Acordam os Juízes da 2.ª Secção Cível do Tribunal da Relação de Évora:

No Juízo Central Cível e Criminal de Portalegre corre acção declarativa com processo comum, proposta em Setembro de 2019, na qual (…) e (…) demandam (…), (…) e (…), pedindo a sua condenação a pagar-lhes a quantia global de € 149.150,00.
De acordo com a causa de pedir formulada na petição inicial, por sentença de 19.10.2011, transitada em julgado em 15.03.2012, os RR. obtiveram vencimento em acção de preferência por eles intentada, mas foram condenados no pedido reconvencional de pagamento de benfeitorias úteis realizadas anteriormente à propositura daquela acção, no valor de € 104.162,00, e em indemnização em valor a liquidar por despesas realizadas nos anos de 2001 a 2004.
Como os RR. não lograram pagar os valores em que foram condenados, os AA. exerceram o direito de retenção, e continuaram a realizar benfeitorias necessárias e úteis no imóvel, mesmo após a citação para a anterior causa. O pedido formulado funda-se quer no direito de indemnização pelas benfeitorias necessárias realizadas, nos termos do artigo 1273.º, n.º 1, do Código Civil, quer no direito ao valor das benfeitorias úteis que não podem ser levantadas, calculadas de acordo com as regras do enriquecimento sem causa, nos termos do n.º 2 do mesmo normativo.
Contestando, os RR. invocaram a excepção de prescrição do direito dos AA., argumentando que as benfeitorias foram realizadas entre 2007 e 2009 e que é aplicável o prazo de prescrição de três anos a que se refere o artigo 482.º do Código Civil.

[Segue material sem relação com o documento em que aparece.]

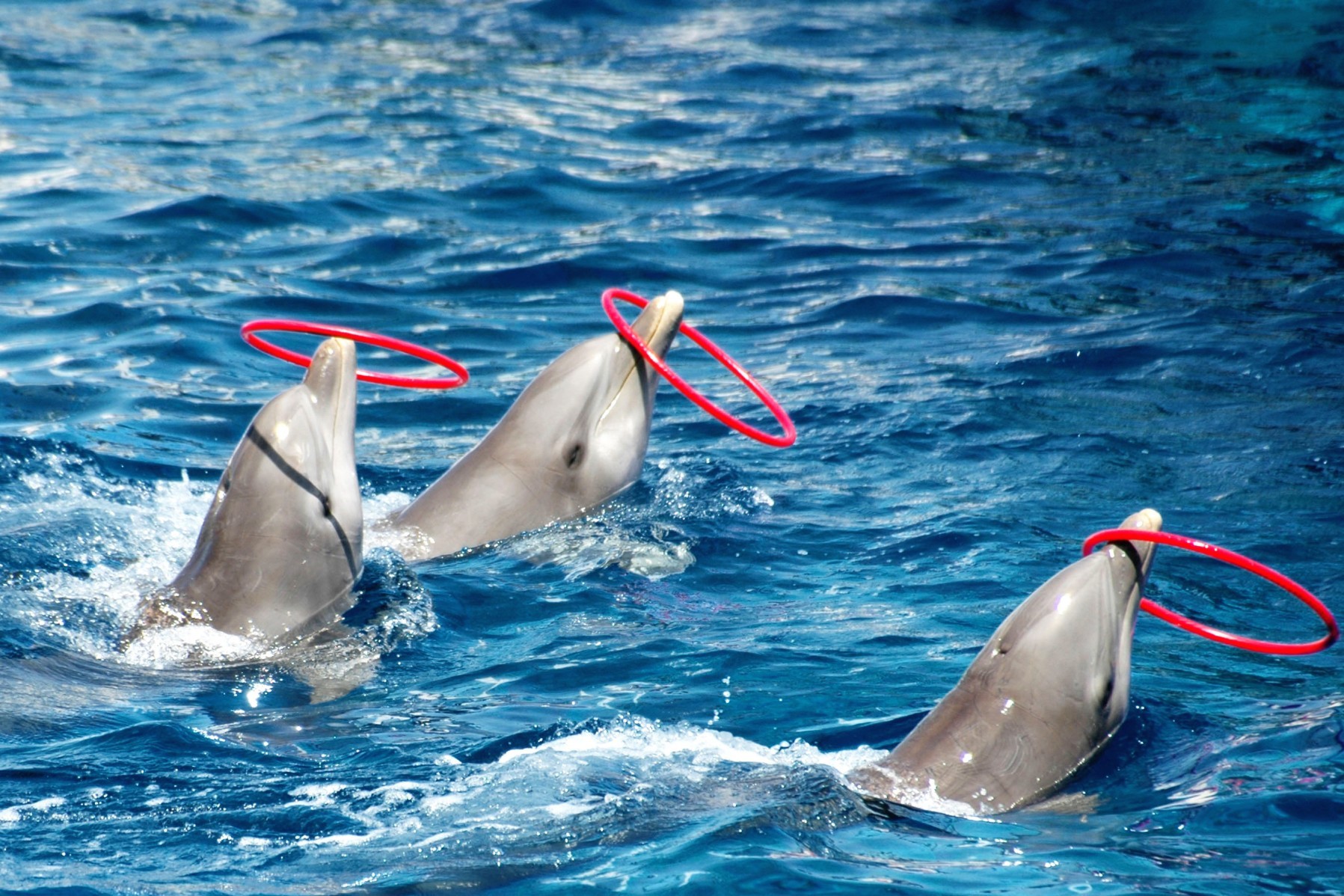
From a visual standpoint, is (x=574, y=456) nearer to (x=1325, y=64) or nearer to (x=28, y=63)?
(x=1325, y=64)

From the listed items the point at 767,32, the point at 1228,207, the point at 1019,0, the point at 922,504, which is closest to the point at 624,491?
the point at 922,504

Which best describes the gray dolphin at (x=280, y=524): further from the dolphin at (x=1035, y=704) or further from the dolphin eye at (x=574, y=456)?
the dolphin at (x=1035, y=704)

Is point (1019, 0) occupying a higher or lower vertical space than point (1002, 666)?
higher

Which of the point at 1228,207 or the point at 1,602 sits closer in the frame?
the point at 1,602

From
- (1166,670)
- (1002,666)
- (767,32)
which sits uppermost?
(767,32)

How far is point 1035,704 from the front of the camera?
208 inches

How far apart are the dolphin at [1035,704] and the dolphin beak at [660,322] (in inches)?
116

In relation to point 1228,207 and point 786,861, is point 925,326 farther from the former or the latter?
point 786,861

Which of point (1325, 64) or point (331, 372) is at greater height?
point (1325, 64)

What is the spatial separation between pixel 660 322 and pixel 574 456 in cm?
81

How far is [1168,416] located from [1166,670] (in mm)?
3678

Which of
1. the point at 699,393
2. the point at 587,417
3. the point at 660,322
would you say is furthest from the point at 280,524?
the point at 660,322

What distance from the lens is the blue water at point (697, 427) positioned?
4.88 metres

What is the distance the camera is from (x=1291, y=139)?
16281 mm
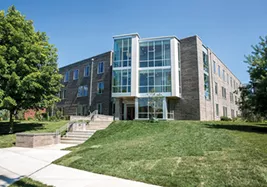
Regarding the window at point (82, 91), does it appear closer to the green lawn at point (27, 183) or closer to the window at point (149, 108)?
the window at point (149, 108)

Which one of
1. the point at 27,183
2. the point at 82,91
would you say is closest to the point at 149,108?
the point at 82,91

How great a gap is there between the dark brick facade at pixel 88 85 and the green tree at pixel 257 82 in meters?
17.6

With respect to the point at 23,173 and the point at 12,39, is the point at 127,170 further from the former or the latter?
the point at 12,39

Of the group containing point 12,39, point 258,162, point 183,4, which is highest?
point 183,4

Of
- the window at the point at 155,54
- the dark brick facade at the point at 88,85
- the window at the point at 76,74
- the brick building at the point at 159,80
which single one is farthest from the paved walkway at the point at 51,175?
the window at the point at 76,74

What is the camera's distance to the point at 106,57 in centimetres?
2869

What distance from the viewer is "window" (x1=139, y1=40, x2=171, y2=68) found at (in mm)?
24156

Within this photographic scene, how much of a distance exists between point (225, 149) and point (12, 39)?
626 inches

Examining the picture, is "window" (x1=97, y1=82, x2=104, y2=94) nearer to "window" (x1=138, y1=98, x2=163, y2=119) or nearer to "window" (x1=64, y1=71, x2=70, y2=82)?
"window" (x1=138, y1=98, x2=163, y2=119)

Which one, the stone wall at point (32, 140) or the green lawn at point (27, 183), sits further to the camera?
the stone wall at point (32, 140)

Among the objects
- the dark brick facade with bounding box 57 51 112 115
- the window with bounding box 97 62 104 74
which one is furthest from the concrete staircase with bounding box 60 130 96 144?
the window with bounding box 97 62 104 74

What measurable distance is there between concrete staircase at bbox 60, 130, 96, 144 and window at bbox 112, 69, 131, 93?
35.8 ft

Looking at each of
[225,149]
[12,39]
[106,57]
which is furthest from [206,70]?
[12,39]

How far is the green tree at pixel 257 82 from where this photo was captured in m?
12.8
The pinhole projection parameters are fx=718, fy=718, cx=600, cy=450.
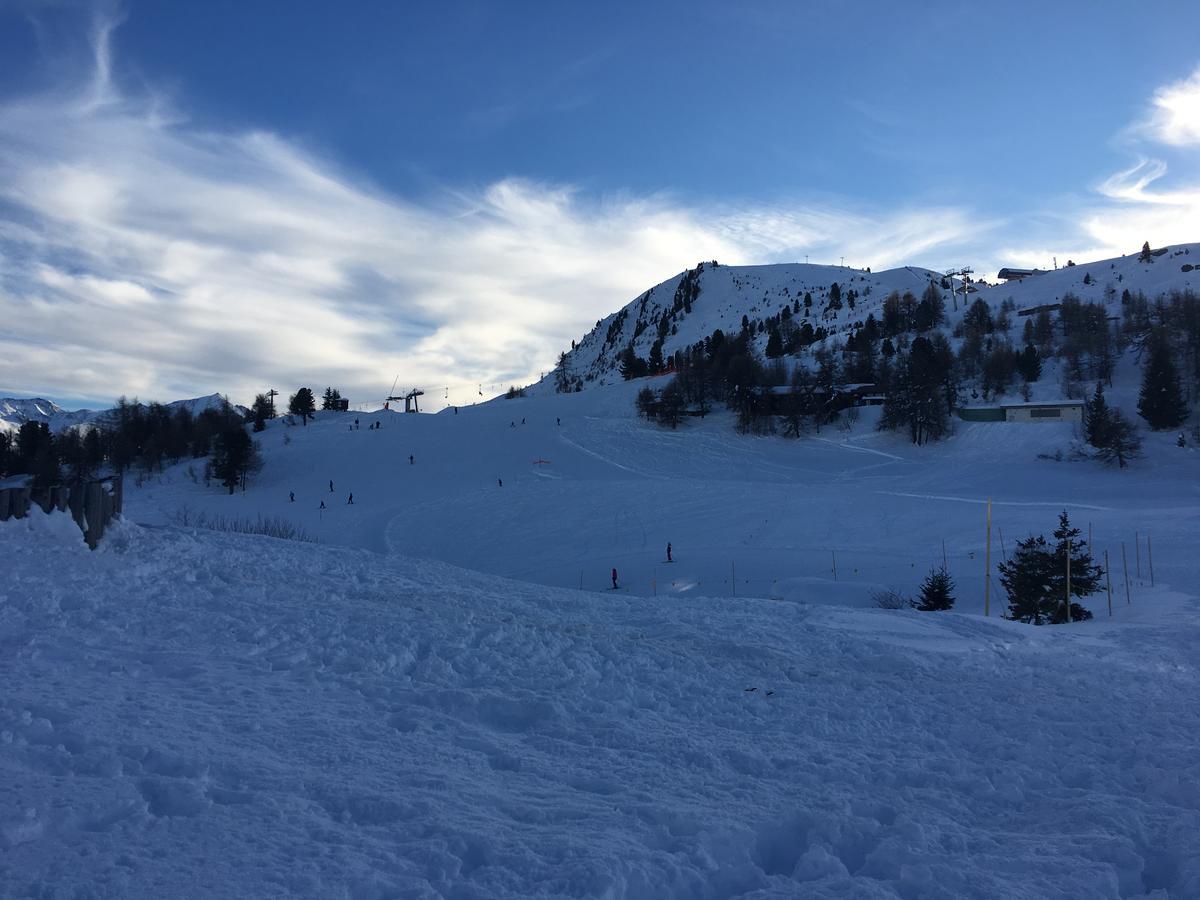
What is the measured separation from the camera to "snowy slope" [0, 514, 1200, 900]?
3.99m

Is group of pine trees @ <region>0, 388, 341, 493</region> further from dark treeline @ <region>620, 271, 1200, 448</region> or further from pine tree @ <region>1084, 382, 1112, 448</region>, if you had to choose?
pine tree @ <region>1084, 382, 1112, 448</region>

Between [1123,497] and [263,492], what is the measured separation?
60.0m

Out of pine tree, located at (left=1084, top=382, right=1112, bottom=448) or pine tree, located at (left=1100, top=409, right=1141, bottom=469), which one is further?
pine tree, located at (left=1084, top=382, right=1112, bottom=448)

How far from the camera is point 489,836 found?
4.26 meters

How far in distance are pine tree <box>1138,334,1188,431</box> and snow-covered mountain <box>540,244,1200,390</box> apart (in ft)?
153

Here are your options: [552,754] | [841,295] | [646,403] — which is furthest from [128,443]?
[841,295]

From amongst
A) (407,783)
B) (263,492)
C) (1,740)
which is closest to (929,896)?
(407,783)

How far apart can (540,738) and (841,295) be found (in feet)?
545

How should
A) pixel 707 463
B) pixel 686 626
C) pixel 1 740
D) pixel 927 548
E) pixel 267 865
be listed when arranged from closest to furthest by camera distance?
pixel 267 865 < pixel 1 740 < pixel 686 626 < pixel 927 548 < pixel 707 463

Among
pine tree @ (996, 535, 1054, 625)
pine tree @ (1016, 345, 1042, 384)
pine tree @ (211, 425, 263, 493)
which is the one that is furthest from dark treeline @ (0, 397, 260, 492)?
pine tree @ (1016, 345, 1042, 384)

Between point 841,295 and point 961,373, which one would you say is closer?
point 961,373

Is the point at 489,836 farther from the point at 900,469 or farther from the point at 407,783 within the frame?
the point at 900,469

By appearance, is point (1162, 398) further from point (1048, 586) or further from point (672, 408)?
point (1048, 586)

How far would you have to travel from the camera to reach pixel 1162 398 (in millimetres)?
57656
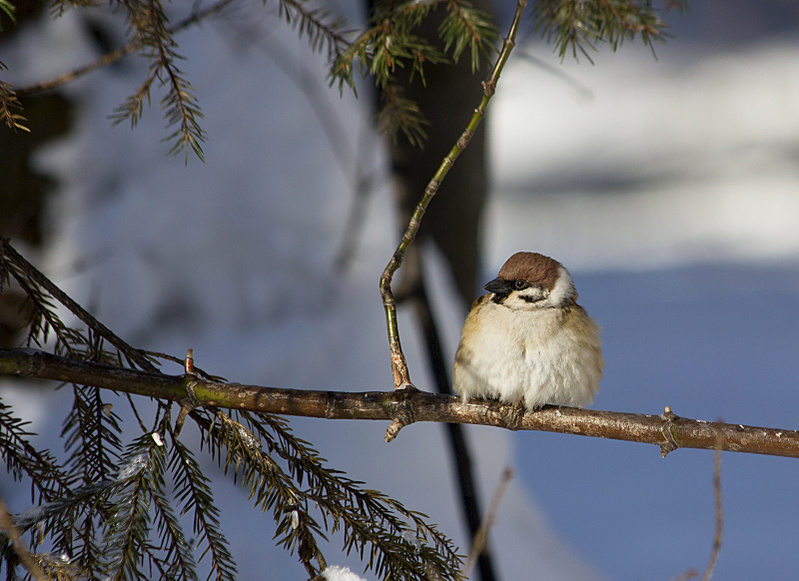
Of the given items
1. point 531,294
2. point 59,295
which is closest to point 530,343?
point 531,294

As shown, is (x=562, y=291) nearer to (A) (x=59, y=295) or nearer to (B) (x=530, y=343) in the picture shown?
(B) (x=530, y=343)

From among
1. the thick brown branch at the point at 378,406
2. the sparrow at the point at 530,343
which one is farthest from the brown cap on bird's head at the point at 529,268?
the thick brown branch at the point at 378,406

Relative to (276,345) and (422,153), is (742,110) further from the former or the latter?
(276,345)

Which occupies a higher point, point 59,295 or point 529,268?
point 529,268

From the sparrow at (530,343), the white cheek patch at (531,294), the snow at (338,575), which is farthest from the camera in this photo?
the white cheek patch at (531,294)

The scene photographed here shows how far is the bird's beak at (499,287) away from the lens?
4.06 feet

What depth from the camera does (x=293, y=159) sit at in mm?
2533

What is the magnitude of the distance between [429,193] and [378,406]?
283 millimetres

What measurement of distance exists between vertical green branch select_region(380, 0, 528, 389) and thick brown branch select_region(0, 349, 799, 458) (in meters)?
0.05

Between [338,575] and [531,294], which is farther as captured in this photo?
[531,294]

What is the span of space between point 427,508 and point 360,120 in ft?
4.60

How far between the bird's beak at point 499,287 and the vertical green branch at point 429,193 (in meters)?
0.31

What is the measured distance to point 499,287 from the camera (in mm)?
1254

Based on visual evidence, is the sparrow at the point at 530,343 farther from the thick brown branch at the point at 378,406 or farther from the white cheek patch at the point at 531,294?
the thick brown branch at the point at 378,406
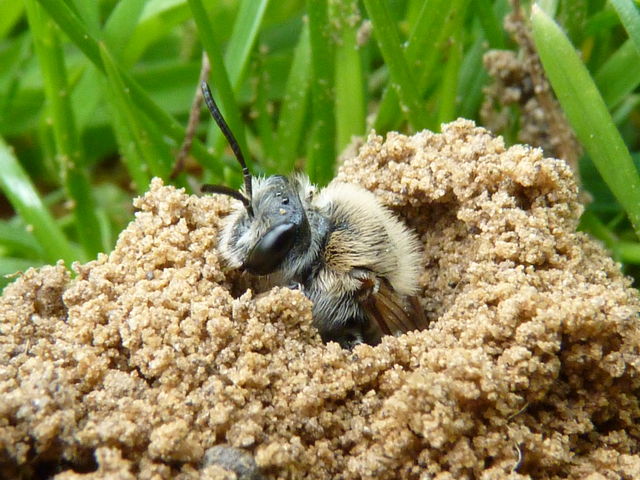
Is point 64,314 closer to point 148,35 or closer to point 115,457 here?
point 115,457

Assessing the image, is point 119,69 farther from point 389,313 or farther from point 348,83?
point 389,313

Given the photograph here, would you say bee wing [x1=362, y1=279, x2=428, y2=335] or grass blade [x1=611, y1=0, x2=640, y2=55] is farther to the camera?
grass blade [x1=611, y1=0, x2=640, y2=55]

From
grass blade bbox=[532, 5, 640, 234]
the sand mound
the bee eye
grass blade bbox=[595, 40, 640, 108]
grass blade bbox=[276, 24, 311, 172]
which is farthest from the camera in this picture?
grass blade bbox=[276, 24, 311, 172]

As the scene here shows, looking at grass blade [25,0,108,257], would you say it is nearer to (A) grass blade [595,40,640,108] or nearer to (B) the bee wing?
(B) the bee wing

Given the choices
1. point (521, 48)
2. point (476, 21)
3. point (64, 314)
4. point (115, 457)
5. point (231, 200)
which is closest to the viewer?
point (115, 457)

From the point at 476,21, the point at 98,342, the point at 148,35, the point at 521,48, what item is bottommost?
the point at 98,342

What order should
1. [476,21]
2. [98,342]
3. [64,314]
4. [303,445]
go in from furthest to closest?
[476,21], [64,314], [98,342], [303,445]

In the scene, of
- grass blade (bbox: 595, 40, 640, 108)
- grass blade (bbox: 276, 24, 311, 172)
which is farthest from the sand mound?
grass blade (bbox: 276, 24, 311, 172)

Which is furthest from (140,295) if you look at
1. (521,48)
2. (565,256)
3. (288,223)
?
(521,48)
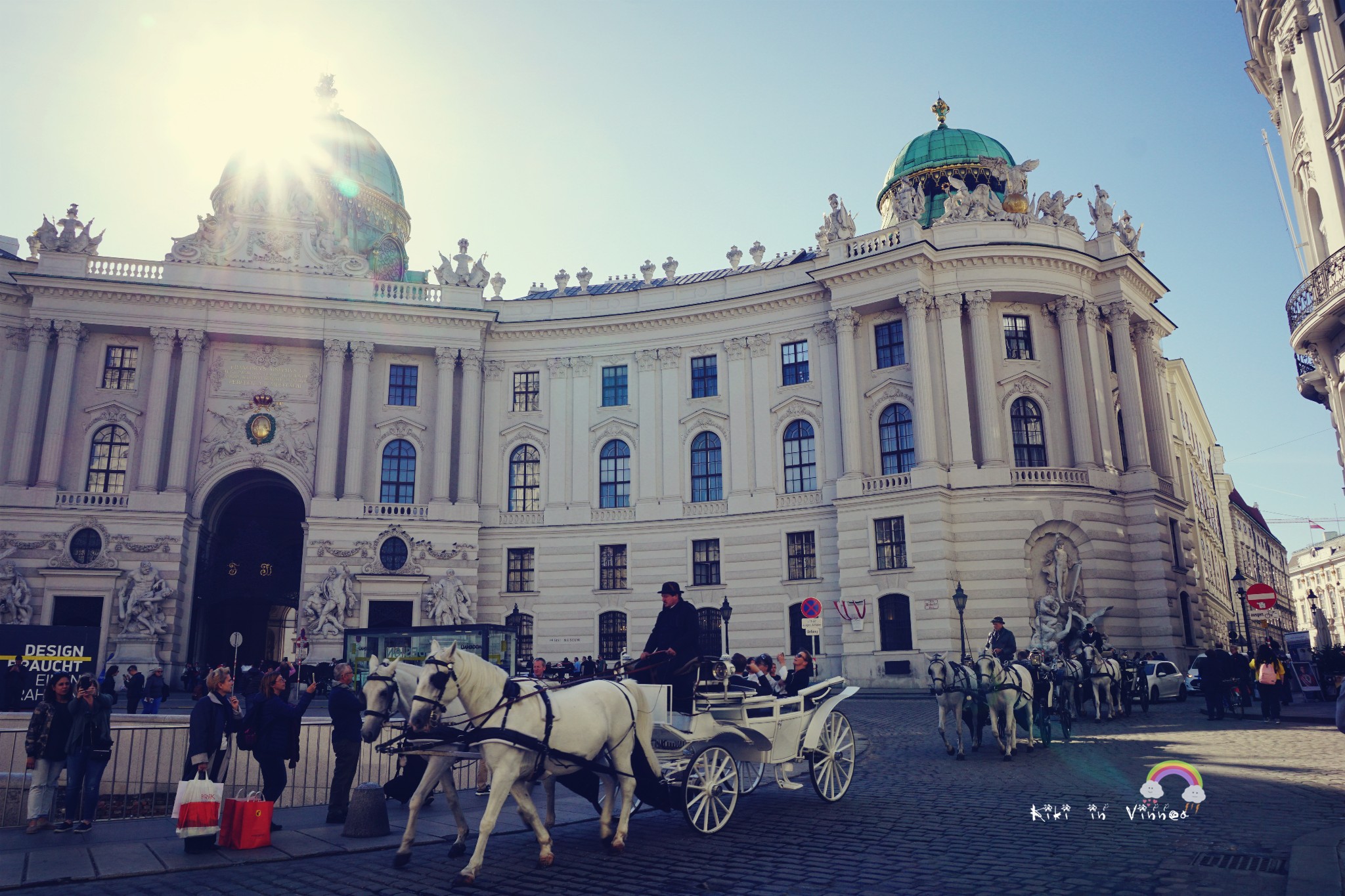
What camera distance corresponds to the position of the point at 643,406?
43.7 metres

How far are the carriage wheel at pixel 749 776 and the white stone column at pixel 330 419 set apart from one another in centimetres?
3045

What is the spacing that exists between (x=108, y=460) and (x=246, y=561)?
755cm

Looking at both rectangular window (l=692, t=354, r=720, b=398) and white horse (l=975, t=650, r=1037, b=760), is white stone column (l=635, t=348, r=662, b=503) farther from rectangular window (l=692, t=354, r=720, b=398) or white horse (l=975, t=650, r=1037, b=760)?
white horse (l=975, t=650, r=1037, b=760)

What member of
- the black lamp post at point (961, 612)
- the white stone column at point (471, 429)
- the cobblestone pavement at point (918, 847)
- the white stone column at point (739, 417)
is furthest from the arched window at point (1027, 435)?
the cobblestone pavement at point (918, 847)

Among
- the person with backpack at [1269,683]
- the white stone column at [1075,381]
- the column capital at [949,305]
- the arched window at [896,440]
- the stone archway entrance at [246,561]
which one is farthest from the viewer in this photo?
the stone archway entrance at [246,561]

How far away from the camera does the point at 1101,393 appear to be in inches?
1522

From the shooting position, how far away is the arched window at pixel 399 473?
4312 cm

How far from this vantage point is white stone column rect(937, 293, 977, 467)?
37062 mm

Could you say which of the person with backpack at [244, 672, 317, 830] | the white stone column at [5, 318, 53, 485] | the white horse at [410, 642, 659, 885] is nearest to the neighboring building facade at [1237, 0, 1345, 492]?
the white horse at [410, 642, 659, 885]

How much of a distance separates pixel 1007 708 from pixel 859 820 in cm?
679

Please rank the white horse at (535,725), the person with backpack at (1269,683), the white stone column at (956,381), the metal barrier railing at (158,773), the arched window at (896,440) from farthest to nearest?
the arched window at (896,440)
the white stone column at (956,381)
the person with backpack at (1269,683)
the metal barrier railing at (158,773)
the white horse at (535,725)

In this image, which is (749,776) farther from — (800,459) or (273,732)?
(800,459)

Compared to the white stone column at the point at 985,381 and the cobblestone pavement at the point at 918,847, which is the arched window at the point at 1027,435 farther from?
the cobblestone pavement at the point at 918,847

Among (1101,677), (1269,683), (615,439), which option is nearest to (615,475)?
(615,439)
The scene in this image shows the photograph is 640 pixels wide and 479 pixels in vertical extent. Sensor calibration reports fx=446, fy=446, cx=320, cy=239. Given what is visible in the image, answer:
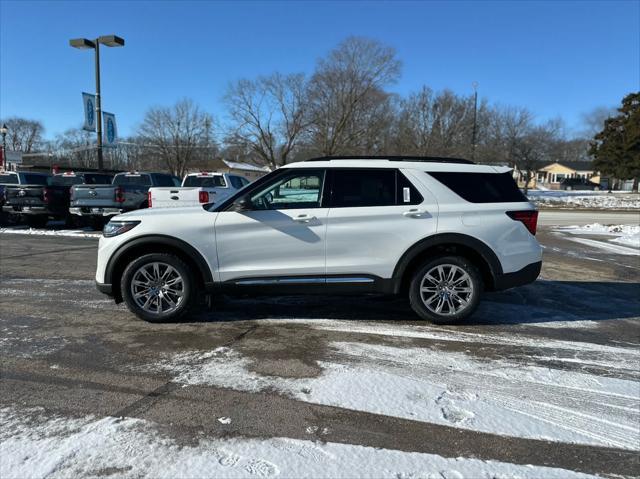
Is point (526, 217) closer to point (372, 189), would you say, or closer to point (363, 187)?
point (372, 189)

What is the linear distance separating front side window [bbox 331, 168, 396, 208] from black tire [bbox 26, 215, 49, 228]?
14106mm

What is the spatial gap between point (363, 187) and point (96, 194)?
35.5 feet

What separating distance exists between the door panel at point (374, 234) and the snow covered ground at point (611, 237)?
8352 mm

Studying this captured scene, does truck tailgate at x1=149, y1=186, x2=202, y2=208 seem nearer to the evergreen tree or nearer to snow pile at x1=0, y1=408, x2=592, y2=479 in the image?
snow pile at x1=0, y1=408, x2=592, y2=479

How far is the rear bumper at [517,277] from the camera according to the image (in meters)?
4.97

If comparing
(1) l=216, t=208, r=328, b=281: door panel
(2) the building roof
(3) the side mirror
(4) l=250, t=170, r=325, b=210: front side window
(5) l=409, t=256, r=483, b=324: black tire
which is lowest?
(5) l=409, t=256, r=483, b=324: black tire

No saneador foi esta excepção julgada improcedente, pelo que os RR. recorrem e concluem:
1. Os AA. ora Apelados, fundamentaram o direito que pretendem fazer valer nos presentes autos numa situação de enriquecimento sem causa;
2. Ainda que assim não fosse, não existe, no caso sub judice, outro fundamento legal para a sua pretensão;
3. Por essa razão, é aplicável nos presentes autos o regime previsto nos artigos 473º e ss do CC, incluindo a regra relativa ao prazo de prescrição previsto no art.483º do mesmo diploma legal;
4. e não apenas as normas relativas à determinação do “quantum” da restituição;
5. O prazo de prescrição teve início na data do trânsito em julgado da sentença proferida na acção de preferência que correu termos sob o n.º 1288/05.6TBPTG, pelo 1.º Juízo da Comarca de Portalegre;
6. trânsito em julgado que ocorreu no ano de 2012, como os próprios AA. reconhecem no art. 6.º da p.i.;
7. Assim, encontra-se prescrito, por força do citado artigo 483.º do CC, o direito dos AA., ora Apelados, à restituição dos valores ou ao levantamento das benfeitorias efectuadas no prédio dos RR. ora Apelantes.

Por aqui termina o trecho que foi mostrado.